Déjà sensibilisés à ces questions depuis longtemps par les professionnels de l’AVIVO, mais encore plus depuis 2023 avec le projet pilote, les impôsteurs sont ainsi chargés de repérer les gens particulièrement démunis qui ne reçoivent pas de prestations complémentaires, d’aide sociale ou d’allocation d’impotence auxquelles ils pourraient avoir droit. «Les cas de figure sont très variés d’une personne à l’autre, mais, lorsque quelqu’un ne touche qu’une rente AVS sans LPP, il faut déjà se poser la question… explique Patrick Ernst. Si les personnes détectées donnent leur accord, un responsable de l’AVIVO va alors prendre leur dossier en charge.»
Les démarches nécessaires, Patrick Ernst les mène en collaboration avec le personnel du bureau d’information sociale de l’AVIVO. «La force de notre dispositif, c’est le terrain, grâce à nos permanences itinérantes; c’est aussi notre profil généraliste qui permet un autre point de vue que les services sociaux, très spécialisés.» Les premiers résultats? «Sur l’ensemble des permanences impôts de février à juin, en 2023 et 2024, on compte plus de 165 rencontres avec des personnes éprouvant des difficultés à joindre les deux bouts, avec une forte prévalence à Lausanne et dans l’Ouest lausannois, ainsi que dans le Chablais», détaille Patrick Ernst.
Si deux tiers des personnes ont été orientées vers un service adapté ou ont simplement bénéficié d’informations pertinentes, un tiers a fini par obtenir une prestation complémentaire, grâce à un encadrement personnalisé et une aide étroite pour déposer la demande.
Aider à surmonter la complexité administrative
Parmi les bénéficiaires, Patrick Ernst se remémore le cas d’une dame serbe de 71 ans, ayant travaillé presque toute sa vie en Suisse dans la restauration. «Elle s’est dévouée corps et âme pendant quarante ans et ne touchait qu’une retraite de 1970 francs par mois, pas de deuxième pilier, un subside d’une centaine de francs pour ses primes d’assurance-maladie… Pourquoi? Parce que, s’exprimant mal en français, ayant toujours vécu pauvrement et en se débrouillant seule, elle n’osait pas demander ni même espérer une aide!» Pour cette dame, qui avait évidemment droit non seulement à des prestations complémentaires, mais aussi au subside correspondant, Patrick Ernst s’est rendu à l’Agence d’assurances sociales de sa localité. Avec elle, il a fait ce qu’elle ne parvenait pas à accomplir seule : fournir moult papiers, répondre à des demandes compliquées pour elle. Aujourd’hui, elle peut compter sur un droit d’éligibilité aux PC à hauteur de 815 francs par mois, en plus de la prise en charge de sa prime d’assurance-maladie et des frais de santé. «Dans le fond, la détection, c’est aussi évaluer la compétence d’une personne et sa faculté d’aller jusqu’au bout d’une démarche», explique, pragmatique, Patrick Ernst.
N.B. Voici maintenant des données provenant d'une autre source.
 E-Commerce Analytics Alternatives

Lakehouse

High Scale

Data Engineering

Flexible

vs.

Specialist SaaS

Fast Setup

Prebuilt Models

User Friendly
Un droit inaliénable, et pas de la charité
L’autre écueil chez les personnes éligibles détectées est davantage psychologique. «Il faut garder à l’esprit que les gens concernés ont généralement eu une vie compliquée. On parle ici de salaires modestes avec, souvent, pas de rente AVS entière alors qu’ils ont travaillé toute leur vie. Ce n’est jamais de gaieté de cœur qu’on va demander de l’aide, surtout pour des gens qui ont été si autonomes et si battants. C’est souvent une question de fierté», analyse Patrick Ernst. Pourtant, comme il ne cesse de le rappeler, l’octroi de prestations complémentaires n’est en rien de la charité, mais bien un droit inscrit dans la loi et la Constitution suisse, et financé par les impôts cantonaux et fédéraux. «Fournir des certificats de divorce ou de décès, ça vient aussi réveiller la culpabilité, les mauvais souvenirs, l’impression d’être toujours un problème.»
Renforcer et humaniser les canaux d’information
En rencontrant tous ces gens ou en leur parlant au téléphone, Patrick Ernst se retrouve avec une somme d’histoires et d’informations précieuses: «Il faut documenter le mal-être de ces personnes parfois broyées sans que l’on s’en rende compte. Notre but n’est pas forcément de pérenniser notre action, mais plutôt qu’elle vienne renforcer les canaux d’information et les actions déjà existantes et, parfois, aussi, humaniser les processus.».